Hemos de retornar constantemente nuestra mirada al Cristo resucitado. La fuerza del amor nos permite sobrevivir y dar motivos para la esperanza. Podemos decir que de su corazón sale un fuego ardiente que quema y abrasa todo desaliento. Hay ocasiones en que nos parece que estamos haciendo el tonto o perdiendo el tiempo. Incluso podemos tener también la sensación de hacer el ridículo con nuestro estilo de vida y nuestras actitudes que van contracorriente. También en estas ocasiones hacer memoria de la Pascua del Señor Jesús. Quizás hoy tengamos que ser mártires del ridículo. No tener miedo a ello. Si el ridículo lo hacemos por vivir desde los sentimientos de Cristo Jesús.

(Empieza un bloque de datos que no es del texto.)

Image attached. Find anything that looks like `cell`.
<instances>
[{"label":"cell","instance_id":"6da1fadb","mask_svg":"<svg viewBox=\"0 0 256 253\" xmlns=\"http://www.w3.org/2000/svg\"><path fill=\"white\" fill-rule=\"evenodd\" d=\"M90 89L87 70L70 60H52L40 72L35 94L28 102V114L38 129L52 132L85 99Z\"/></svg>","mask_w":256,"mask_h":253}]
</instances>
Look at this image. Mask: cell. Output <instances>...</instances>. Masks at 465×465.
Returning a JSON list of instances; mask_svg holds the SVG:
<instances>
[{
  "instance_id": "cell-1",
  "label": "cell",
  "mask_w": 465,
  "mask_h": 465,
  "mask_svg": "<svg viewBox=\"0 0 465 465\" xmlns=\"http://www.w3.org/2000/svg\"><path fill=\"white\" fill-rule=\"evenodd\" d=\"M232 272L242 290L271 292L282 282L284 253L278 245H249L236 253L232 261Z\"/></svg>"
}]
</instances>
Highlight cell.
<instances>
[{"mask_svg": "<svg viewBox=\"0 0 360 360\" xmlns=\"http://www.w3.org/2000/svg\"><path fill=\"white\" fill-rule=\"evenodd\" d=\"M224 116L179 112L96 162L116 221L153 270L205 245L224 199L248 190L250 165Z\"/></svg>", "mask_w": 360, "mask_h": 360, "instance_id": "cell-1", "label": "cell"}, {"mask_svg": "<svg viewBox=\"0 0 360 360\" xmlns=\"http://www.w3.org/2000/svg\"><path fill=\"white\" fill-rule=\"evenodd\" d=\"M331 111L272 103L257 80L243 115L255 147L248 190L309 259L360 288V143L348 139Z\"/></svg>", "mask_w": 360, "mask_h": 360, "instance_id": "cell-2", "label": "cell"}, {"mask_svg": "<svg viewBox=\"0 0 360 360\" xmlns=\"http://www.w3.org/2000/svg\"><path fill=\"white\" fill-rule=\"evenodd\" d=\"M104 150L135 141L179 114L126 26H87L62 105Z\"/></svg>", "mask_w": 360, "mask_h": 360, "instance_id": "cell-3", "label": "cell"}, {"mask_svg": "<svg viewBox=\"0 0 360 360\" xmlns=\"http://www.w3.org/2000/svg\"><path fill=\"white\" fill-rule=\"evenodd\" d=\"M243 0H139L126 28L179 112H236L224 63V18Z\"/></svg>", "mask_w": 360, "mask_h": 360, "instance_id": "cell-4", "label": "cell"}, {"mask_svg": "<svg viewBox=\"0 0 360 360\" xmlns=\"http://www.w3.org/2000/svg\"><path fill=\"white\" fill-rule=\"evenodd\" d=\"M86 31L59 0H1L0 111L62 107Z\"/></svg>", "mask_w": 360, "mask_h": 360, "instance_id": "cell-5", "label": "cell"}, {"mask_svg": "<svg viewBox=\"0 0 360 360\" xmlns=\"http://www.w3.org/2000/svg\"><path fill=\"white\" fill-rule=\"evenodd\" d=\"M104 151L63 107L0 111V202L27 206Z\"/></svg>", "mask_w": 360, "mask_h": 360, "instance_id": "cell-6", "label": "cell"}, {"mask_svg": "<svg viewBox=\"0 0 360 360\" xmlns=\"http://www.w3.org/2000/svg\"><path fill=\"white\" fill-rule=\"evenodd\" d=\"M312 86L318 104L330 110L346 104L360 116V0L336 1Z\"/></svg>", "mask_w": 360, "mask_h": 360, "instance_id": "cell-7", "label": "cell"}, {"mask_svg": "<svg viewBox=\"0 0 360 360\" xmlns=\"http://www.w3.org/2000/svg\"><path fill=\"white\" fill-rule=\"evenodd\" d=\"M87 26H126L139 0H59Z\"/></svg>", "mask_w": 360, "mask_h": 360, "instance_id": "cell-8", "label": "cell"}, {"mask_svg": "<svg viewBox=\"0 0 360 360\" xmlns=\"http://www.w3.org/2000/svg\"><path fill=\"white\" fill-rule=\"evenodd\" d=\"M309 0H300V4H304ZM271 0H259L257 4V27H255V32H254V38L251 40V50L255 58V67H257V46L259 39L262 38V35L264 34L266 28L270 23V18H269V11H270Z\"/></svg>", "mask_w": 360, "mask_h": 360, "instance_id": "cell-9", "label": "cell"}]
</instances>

Vamos a sentirnos extraños en medio del “mundo”. Quizás tengamos que ser peregrinos en tierra extraña. Hemos de saber detectar signos de bondad, de amor, de misericordia en medio de nuestro mundo. Los hay. Hay que detectarlos; pero sobre todo hemos de ser testigos de ese amor. Hemos de saber ser “profetas del amor y servidores de la reconciliación”.

Cuando sintamos sensaciones de fracaso, o esperanzas defraudadas, es necesario volver al fuego de la resurrección, a la Pascua. Este fuego nos sanará y capacitará para seguir haciendo el bien.